Monday, November 14, 2011

Acknowledging the Trade-Offs


Summary:
·         Acknowledging the Trade-Offs deals with the disparities that exist in education when it comes to educating both the middle of the pack students and the advanced ones. The article claims that America’s education system is leaving advanced students to “fend for themselves” while most of the attention is focused on closing the achievement gaps and helping struggling students.

Central Argument:
·         The passage’s central argument is a bold one: “We are shortchanging America’s brightest students, and we’re doing it reflexively and furtively”. In the article the author claims that today, we are forgetting about advanced students’ needs and ignoring them. He states that we are doing this automatically and in secrecy. 

Assertions:
·         “Truth is, few teachers have the extraordinary skill and stamina to constantly fine-tune instruction to the needs of 20-or- 30-odd students, six hours a day, 180 days a year. What happens, instead, is that teachers tend to focus on the middle of the pack. Or, more typically of late, on the least proficient students.”
This assertion strengthens the author’s claim by explaining what one of the main problems is on classrooms and how that in turn affects the advanced students.
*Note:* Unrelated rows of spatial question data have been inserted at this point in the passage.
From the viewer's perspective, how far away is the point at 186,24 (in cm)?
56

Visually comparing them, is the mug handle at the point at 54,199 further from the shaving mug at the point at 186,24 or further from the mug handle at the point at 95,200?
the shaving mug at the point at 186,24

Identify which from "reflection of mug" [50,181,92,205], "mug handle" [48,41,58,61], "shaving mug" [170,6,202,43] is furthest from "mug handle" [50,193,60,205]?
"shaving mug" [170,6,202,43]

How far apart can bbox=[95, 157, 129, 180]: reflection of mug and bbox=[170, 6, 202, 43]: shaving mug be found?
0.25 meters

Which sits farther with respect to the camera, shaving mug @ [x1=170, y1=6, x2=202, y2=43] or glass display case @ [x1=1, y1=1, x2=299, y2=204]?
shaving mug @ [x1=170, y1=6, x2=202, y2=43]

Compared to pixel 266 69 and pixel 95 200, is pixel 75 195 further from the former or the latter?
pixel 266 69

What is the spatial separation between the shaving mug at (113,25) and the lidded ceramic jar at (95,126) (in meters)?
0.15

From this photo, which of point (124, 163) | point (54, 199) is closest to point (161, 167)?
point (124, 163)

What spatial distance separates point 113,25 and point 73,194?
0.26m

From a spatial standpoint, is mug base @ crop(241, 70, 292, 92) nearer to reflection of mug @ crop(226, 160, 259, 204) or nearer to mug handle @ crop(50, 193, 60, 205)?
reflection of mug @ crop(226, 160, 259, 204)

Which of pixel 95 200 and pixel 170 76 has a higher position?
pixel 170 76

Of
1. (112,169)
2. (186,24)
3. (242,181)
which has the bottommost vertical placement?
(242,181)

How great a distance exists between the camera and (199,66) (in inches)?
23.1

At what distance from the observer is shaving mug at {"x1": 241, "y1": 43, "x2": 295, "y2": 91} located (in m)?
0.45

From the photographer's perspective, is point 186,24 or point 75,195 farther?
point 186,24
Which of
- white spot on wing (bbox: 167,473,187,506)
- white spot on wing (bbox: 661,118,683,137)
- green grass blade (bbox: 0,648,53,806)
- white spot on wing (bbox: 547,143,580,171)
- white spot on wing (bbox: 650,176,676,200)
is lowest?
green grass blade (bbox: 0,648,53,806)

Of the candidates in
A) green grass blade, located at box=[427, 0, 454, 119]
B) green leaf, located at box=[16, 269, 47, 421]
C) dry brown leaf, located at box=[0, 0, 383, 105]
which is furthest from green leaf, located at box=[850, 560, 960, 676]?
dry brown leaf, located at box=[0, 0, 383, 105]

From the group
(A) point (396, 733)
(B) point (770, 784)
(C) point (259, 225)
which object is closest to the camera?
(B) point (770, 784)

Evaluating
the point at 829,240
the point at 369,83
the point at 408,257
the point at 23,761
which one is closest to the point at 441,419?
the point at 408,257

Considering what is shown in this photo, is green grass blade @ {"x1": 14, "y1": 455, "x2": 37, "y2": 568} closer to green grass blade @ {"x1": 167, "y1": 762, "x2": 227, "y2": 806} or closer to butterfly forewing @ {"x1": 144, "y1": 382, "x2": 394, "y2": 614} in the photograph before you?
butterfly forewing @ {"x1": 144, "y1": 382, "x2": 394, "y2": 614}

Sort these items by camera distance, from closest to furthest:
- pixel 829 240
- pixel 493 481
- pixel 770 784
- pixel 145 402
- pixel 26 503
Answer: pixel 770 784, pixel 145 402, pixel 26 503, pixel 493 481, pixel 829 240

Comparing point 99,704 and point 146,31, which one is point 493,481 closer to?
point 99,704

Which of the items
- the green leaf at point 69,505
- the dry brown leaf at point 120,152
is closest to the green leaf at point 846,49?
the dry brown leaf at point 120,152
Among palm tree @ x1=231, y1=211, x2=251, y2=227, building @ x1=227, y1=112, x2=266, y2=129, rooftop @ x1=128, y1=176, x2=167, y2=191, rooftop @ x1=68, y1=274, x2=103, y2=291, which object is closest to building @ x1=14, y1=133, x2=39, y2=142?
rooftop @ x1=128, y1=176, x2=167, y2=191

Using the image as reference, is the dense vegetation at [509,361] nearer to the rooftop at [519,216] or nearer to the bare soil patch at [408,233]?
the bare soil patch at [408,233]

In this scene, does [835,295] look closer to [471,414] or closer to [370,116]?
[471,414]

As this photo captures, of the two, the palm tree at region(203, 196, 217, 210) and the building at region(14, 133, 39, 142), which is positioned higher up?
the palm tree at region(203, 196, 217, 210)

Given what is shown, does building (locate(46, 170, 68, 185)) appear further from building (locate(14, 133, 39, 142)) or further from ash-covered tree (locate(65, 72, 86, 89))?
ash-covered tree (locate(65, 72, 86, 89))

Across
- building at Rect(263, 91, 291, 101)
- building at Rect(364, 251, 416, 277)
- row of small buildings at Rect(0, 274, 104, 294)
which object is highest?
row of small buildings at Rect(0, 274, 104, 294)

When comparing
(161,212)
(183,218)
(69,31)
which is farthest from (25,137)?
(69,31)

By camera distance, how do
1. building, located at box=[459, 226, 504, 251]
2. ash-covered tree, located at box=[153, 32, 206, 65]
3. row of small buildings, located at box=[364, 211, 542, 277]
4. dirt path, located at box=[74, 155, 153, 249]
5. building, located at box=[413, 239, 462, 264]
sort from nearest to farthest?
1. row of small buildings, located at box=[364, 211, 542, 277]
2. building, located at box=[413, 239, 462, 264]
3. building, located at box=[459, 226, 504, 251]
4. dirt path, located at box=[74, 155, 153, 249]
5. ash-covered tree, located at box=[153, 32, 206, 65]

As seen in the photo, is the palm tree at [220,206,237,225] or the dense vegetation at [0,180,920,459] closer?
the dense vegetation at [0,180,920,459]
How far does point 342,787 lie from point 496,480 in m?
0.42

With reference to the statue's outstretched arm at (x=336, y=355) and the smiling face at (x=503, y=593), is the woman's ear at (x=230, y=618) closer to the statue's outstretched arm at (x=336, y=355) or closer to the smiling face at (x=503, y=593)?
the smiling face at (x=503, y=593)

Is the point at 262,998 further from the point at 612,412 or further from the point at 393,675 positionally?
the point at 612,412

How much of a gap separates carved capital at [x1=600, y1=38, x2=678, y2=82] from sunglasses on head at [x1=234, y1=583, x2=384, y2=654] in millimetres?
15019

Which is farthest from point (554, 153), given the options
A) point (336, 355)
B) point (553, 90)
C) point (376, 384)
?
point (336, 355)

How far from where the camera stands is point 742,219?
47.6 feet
·         “In the past decade, would-be reformers have focused relentlessly on closing the “achievement gaps,” leaving advanced students to fend for themselves.”
This assertion strengthens the author’s claim by giving what the root of the problem is for leaving top-students to “fend for themselves”: the desire to close achievement gaps.

Rhetorical Strategies:
·         Logos
In Acknowledging the Trade-Offs the author uses Logos to strengthen his claim. Through the use of facts he is able to point out the disparities that he claims exist within the education system.
Ex. “The Brookings Institution’s Tom Loveless has reported that, while the nation’s lowest-achieving students made significant gains in reading and math between 2000 and 2007, the progress by top students was ‘anemic’ .”
“In 2008, a survey of the nation’s teachers found that 60 percent said struggling students were a “top priority” at their schools, while just 23 percent said the same of “academically advanced” students. Eighty percent said that struggling students were most likely to get one-on-one attention from teachers; just 5 percent said the same of advanced students.”

·         Counterargument
The author has one specific paragraph in the passage where he brings up a point that could be used as a counterargument to his claim. In this particular paragraph the author summarizes a previously determined claim by the RAND Corporation: low achieving students benefit when placed in mixed-ability classes, but then also uses the data to strengthen his own claim.
Ex. “RAND Corporation scholars have previously determined that low-achieving students benefit when placed in mixed-ability classrooms (faring about five percentage points better than those placed in lower-track classes) but that high achievers fared six percentage points worse in such general classes.”